BERLIN (AP) _ Germany will resume transports of highly radioactive waste from nuclear power plants after a nearly two-year ban triggered by safety concerns, the government said Wednesday.

The nuclear safety agency announced it had approved shipments from three power plants to a temporary storage site at Ahaus near the Dutch border after safety rules were tightened.

The rail transports have been a focal point for German anti-nuclear protesters for years, often triggering clashes with police escorting the sealed containers.

Some of the waste will travel about 250 miles from Neckarwestheim in southwestern Germany. Transports aren’t expected to resume until August because of lengthy approval procedures, officials said.

The previous German government suspended the transports in May 1998 after radioactive contamination beyond legal levels was detected on the outside of the containers.

Since then, waste has been piling up in limited storage sites at Germany’s 19 nuclear plants, some of which are threatened with closure unless transports resume this year.

The transports have been a contentious issue in the government’s negotiations with the energy industry on weaning Germany off nuclear power.

Environment Minister Juergen Trittin, a member of the Greens party, issued a statement Wednesday warning operators that demonstrations could heat up again unless they join in sincere talks to phase out nuclear energy.

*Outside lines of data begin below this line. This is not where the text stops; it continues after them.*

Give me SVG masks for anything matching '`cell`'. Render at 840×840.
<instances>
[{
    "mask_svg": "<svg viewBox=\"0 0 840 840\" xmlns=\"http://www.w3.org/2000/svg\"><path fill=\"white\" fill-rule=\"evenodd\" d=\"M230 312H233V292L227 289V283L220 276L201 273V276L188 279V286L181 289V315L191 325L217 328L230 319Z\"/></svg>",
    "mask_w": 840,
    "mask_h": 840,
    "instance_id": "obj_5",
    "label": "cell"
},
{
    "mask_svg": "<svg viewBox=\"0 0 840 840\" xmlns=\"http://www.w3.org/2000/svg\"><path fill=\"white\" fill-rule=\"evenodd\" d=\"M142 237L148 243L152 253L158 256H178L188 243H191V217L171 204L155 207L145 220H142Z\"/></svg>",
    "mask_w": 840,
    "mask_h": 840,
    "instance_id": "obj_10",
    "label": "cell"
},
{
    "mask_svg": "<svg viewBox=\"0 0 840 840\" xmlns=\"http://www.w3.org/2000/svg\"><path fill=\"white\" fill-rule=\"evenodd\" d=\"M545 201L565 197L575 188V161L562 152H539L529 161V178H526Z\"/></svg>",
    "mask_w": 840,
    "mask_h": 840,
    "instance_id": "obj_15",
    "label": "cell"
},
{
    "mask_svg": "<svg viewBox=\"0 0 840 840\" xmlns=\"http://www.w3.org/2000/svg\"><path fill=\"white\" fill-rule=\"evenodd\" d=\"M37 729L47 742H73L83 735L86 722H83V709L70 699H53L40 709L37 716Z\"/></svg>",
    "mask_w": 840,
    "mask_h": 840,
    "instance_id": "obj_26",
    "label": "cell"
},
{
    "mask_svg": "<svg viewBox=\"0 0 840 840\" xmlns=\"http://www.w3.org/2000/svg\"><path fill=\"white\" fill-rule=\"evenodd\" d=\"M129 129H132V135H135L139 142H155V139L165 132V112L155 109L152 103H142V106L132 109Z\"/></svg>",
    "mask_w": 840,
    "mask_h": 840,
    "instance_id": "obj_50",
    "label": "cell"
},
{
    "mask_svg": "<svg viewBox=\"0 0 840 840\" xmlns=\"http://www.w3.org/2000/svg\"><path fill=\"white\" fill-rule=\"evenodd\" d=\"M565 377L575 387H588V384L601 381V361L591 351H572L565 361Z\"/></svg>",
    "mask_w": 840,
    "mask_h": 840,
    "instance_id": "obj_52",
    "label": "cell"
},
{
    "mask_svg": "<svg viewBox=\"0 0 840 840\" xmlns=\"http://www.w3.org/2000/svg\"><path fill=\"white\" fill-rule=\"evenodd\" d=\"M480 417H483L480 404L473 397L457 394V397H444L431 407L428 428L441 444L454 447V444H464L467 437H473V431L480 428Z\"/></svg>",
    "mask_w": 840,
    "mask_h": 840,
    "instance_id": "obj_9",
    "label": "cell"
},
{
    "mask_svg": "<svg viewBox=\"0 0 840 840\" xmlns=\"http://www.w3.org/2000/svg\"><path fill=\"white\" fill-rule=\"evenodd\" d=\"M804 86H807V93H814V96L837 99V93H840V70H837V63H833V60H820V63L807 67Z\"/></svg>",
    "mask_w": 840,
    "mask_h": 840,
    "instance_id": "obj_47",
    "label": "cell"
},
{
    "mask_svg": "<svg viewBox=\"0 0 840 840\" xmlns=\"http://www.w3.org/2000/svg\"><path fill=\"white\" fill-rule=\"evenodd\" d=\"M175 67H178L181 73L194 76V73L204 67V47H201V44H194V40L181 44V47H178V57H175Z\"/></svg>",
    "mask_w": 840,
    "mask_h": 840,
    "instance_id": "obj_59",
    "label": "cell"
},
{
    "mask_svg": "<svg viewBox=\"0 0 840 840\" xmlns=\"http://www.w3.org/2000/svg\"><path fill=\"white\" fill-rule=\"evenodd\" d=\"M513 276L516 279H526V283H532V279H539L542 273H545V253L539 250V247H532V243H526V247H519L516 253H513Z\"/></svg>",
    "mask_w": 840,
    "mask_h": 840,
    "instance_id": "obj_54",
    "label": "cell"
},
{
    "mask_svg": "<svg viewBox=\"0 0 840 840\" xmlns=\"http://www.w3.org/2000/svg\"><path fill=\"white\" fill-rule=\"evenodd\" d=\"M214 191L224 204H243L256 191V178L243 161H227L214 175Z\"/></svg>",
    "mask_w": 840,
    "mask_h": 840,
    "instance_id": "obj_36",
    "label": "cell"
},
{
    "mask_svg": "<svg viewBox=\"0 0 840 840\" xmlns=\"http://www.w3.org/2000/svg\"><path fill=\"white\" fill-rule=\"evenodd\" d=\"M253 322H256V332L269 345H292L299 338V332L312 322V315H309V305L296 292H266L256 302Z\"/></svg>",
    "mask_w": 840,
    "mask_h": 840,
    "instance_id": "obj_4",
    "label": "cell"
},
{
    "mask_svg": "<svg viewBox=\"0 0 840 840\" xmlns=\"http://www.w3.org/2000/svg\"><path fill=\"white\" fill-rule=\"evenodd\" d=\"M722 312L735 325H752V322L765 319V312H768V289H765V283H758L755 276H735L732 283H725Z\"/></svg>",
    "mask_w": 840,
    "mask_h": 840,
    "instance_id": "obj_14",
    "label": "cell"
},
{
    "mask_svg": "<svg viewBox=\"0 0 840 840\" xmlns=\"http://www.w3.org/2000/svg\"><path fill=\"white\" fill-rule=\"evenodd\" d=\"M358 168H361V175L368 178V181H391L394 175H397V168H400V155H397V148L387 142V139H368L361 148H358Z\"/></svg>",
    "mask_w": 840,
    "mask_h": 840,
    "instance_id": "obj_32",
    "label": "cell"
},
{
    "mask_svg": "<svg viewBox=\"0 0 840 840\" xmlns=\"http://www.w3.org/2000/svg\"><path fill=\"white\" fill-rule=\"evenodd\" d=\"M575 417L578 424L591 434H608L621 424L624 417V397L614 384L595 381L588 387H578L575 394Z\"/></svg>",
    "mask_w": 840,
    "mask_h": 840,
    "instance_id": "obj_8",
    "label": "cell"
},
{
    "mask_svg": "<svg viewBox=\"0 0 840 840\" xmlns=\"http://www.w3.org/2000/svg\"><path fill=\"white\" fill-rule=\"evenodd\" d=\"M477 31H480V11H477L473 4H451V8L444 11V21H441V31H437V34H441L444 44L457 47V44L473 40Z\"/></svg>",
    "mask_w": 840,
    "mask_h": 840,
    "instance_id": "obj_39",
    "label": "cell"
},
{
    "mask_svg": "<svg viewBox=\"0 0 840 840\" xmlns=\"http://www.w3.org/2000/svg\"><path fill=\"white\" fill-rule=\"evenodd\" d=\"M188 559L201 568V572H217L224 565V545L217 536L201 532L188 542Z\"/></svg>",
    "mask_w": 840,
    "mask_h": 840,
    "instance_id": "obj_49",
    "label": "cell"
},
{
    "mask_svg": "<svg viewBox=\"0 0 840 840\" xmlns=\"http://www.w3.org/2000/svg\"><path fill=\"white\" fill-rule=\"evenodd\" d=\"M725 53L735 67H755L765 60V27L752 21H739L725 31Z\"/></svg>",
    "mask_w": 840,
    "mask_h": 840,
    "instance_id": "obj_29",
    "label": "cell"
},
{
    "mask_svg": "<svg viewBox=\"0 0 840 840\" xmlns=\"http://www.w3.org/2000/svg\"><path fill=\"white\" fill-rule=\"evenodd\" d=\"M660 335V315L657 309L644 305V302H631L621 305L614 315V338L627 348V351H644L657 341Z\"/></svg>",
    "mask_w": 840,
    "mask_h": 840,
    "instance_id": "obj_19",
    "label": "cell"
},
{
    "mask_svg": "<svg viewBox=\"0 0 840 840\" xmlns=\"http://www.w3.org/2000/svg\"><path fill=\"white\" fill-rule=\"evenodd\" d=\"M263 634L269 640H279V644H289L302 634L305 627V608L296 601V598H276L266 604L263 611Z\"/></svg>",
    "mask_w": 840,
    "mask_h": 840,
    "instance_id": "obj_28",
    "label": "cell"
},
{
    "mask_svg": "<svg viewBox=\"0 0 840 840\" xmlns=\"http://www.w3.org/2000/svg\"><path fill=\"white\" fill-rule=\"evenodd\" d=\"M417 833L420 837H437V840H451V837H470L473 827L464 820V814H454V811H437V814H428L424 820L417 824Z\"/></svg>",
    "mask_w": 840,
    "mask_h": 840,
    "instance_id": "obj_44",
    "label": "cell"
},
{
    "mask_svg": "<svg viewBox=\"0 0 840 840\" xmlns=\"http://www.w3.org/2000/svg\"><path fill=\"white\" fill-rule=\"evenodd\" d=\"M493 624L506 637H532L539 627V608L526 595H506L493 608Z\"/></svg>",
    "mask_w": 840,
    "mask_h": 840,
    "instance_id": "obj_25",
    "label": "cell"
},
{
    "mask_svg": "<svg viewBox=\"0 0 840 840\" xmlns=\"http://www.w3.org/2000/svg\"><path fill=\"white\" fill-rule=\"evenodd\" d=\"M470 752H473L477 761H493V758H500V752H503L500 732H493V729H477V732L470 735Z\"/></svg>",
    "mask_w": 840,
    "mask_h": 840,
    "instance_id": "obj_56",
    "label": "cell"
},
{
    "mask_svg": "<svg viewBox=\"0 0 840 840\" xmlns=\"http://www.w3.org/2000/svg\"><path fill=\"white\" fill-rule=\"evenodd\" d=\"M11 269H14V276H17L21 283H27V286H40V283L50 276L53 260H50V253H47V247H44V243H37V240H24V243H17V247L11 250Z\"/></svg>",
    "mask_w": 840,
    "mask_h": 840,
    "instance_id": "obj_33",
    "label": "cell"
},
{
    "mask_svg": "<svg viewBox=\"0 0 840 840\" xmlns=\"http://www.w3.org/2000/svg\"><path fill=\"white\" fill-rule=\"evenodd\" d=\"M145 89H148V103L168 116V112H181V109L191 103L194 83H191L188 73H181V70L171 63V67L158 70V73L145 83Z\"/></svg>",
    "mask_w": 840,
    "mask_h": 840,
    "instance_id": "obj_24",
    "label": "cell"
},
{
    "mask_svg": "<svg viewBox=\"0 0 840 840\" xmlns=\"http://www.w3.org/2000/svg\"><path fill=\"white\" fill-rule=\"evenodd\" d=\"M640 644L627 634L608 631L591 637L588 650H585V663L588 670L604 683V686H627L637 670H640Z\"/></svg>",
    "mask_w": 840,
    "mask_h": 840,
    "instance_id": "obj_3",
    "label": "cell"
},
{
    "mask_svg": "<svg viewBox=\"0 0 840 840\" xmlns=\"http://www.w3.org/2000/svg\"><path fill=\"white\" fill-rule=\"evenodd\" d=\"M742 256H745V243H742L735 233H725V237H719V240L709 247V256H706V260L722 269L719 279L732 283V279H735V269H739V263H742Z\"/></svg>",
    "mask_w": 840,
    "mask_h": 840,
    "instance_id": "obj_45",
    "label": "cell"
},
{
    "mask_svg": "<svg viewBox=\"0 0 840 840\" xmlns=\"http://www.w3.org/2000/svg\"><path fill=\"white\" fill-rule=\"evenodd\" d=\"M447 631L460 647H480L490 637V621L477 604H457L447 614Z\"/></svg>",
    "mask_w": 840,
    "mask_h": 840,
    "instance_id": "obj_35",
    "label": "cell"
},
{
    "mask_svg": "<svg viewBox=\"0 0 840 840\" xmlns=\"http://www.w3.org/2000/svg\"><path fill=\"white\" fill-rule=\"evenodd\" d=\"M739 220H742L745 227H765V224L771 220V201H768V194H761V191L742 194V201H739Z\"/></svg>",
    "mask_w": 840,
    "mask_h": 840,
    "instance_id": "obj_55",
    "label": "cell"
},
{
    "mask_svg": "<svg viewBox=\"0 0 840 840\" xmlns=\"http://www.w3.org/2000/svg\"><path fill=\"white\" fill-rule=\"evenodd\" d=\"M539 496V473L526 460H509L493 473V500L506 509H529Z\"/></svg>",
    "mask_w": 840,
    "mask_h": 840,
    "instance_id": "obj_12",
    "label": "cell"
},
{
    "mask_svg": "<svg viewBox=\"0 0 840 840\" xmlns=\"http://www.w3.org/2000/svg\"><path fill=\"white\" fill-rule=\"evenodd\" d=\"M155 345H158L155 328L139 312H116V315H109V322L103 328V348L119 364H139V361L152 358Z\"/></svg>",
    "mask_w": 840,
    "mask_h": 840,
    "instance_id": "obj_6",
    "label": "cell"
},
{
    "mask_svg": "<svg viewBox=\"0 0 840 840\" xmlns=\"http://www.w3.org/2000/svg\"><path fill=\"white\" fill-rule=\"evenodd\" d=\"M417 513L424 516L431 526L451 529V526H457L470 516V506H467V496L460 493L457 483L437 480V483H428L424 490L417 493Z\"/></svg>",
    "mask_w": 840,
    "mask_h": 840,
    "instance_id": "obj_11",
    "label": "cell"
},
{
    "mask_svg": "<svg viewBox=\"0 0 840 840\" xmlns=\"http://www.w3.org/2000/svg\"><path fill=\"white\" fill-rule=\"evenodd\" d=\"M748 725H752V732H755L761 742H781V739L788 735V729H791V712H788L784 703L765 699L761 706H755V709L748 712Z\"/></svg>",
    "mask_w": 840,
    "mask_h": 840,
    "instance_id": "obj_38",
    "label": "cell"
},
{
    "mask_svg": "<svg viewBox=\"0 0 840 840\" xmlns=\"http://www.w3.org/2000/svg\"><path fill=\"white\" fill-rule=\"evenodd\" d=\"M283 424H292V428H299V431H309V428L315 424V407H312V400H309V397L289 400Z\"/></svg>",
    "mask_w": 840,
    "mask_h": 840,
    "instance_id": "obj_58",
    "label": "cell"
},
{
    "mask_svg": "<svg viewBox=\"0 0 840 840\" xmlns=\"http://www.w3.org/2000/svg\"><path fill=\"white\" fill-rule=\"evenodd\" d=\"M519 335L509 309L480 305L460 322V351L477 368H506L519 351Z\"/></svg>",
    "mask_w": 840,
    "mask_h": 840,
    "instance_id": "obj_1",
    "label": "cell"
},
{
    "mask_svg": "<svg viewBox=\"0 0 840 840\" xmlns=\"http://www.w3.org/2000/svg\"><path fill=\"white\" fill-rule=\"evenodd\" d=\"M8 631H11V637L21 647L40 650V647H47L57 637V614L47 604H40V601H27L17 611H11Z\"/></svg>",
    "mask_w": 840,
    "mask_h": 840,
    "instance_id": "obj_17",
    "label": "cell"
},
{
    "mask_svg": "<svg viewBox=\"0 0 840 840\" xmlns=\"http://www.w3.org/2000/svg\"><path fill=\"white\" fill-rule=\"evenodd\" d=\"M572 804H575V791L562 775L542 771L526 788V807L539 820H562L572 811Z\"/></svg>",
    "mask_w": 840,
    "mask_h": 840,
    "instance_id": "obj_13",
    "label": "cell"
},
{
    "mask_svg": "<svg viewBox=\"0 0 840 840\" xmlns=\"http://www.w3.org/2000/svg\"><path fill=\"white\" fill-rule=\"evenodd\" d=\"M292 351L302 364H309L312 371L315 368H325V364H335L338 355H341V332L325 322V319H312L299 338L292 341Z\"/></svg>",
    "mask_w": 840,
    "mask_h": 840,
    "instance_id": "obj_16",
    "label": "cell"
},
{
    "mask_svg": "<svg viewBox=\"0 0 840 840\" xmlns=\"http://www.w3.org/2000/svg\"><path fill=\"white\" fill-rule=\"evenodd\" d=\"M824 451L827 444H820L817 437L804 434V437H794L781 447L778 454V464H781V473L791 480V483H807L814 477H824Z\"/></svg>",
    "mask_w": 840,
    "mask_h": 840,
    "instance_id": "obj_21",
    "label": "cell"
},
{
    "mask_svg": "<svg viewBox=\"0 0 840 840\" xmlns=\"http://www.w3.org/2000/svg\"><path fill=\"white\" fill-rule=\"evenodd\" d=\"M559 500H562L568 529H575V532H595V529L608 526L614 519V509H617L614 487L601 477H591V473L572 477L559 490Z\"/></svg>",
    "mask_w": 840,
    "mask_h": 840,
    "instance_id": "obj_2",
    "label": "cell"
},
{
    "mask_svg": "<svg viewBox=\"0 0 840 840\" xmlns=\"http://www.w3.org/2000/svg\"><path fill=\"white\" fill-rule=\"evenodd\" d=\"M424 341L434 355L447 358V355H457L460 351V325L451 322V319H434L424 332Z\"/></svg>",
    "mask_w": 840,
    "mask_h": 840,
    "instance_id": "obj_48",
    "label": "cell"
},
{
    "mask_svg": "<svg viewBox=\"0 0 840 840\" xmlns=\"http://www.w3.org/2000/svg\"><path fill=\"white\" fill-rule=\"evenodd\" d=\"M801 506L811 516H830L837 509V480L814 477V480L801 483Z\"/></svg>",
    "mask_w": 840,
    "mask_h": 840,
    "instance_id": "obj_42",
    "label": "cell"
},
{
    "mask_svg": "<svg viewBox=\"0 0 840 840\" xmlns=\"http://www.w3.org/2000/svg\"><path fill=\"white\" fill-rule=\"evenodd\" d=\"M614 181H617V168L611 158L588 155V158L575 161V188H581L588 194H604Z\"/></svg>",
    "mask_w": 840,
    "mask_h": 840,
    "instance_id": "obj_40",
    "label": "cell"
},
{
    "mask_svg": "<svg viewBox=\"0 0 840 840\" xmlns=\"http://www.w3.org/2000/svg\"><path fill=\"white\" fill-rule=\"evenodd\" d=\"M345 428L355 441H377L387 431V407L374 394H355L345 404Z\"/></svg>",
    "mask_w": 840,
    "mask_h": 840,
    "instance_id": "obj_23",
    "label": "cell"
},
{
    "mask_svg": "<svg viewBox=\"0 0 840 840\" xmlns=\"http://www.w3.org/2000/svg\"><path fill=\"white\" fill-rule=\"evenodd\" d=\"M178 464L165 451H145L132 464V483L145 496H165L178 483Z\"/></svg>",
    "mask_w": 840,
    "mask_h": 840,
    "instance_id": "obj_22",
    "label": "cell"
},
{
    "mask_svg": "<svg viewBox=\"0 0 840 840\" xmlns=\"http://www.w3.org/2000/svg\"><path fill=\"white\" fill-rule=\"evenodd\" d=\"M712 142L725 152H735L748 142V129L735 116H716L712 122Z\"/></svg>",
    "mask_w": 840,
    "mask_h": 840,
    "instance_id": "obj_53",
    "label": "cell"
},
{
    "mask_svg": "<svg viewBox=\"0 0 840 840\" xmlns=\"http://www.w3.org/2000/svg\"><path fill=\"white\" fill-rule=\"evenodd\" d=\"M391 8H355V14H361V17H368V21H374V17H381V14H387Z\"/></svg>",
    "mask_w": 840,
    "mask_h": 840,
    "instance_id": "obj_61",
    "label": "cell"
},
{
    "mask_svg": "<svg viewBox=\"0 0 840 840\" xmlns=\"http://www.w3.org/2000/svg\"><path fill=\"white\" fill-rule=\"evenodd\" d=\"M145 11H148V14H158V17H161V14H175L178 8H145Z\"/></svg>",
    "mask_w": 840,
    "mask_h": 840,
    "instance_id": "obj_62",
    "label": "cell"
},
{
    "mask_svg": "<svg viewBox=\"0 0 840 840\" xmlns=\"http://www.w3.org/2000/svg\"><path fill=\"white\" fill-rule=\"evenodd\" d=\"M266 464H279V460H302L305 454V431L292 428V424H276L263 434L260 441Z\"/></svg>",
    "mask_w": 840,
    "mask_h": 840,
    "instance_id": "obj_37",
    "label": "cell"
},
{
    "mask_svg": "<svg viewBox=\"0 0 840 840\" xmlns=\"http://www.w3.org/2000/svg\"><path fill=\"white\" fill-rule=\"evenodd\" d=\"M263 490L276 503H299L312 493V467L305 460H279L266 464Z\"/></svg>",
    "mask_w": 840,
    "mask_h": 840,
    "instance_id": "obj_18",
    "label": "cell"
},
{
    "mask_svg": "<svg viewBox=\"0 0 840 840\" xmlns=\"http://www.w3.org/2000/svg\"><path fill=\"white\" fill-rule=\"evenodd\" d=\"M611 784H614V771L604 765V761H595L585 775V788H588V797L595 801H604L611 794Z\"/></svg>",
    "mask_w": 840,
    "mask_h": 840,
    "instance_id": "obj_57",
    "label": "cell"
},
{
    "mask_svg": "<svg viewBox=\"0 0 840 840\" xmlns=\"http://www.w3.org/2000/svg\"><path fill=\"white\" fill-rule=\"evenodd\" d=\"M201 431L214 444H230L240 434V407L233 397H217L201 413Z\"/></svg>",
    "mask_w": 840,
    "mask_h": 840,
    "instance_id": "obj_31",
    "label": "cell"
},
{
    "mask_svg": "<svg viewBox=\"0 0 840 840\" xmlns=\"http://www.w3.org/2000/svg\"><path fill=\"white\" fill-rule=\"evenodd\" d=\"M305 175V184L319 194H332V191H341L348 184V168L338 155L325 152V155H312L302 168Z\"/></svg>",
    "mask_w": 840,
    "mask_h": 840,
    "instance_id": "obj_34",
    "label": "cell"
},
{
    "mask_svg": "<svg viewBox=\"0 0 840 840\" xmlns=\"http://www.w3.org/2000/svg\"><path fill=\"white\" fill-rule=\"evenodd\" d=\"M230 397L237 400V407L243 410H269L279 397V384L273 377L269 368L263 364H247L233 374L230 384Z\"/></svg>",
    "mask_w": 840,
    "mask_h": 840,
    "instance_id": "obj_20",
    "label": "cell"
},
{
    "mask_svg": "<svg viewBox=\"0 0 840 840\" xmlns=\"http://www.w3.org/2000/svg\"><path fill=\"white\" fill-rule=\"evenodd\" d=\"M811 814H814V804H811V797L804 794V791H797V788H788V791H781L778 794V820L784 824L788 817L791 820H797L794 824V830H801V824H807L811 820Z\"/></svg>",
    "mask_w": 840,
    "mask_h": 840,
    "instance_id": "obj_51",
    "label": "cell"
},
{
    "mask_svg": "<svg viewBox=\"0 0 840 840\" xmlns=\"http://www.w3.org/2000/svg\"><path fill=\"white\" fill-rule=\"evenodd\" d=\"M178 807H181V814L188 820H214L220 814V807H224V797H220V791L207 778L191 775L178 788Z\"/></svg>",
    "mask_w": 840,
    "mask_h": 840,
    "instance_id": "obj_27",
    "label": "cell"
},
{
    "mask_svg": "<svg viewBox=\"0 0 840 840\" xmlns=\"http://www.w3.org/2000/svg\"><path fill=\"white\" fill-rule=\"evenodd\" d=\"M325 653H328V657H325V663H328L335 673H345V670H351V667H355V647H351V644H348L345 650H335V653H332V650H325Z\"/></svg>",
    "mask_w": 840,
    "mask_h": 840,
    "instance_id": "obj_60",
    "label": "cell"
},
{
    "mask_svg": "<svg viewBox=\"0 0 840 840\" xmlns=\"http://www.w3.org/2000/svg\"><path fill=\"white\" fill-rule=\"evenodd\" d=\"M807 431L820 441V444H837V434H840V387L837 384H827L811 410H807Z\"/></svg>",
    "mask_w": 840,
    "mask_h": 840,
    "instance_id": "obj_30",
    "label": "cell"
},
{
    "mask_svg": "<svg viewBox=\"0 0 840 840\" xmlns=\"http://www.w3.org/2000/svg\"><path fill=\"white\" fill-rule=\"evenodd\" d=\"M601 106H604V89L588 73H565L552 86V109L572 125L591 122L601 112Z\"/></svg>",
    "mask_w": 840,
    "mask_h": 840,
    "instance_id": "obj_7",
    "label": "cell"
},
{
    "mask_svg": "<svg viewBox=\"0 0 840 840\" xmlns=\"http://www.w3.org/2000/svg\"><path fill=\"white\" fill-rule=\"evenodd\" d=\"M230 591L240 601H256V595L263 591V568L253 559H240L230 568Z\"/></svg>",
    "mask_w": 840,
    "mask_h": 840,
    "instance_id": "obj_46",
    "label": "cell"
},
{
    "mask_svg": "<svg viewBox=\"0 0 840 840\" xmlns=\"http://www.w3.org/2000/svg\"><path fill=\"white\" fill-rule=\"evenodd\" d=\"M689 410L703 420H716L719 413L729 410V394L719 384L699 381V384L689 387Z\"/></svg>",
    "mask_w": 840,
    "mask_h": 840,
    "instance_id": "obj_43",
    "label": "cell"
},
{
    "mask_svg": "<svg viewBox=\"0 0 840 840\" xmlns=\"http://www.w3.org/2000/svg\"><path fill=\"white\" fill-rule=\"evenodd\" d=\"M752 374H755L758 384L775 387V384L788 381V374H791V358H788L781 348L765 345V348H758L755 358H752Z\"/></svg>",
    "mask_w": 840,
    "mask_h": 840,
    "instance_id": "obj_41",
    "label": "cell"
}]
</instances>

German nuclear power operators have contracts with nuclear waste reprocessing plants in Britain and France, and Trittin had sought a permanent ban on waste exports by Jan. 1. But Chancellor Gerhard Schroeder overruled Trittin after an outcry from the operators and threats from London and Paris to seek compensation if the lucrative contracts were canceled.

The Federal Radiation Safety Office in Berlin said it had approved the transport of the waste from nuclear plants at Biblis, Neckarwestheim and Philippsburg, all in western Germany.

Greenpeace, the environmental group, was quick to criticize the decision.

``It is irresponsible that the interests of the nuclear industry take precedence over the safety of railway workers, police and those living near the rail routes,″ spokeswoman Susanne Ochse said.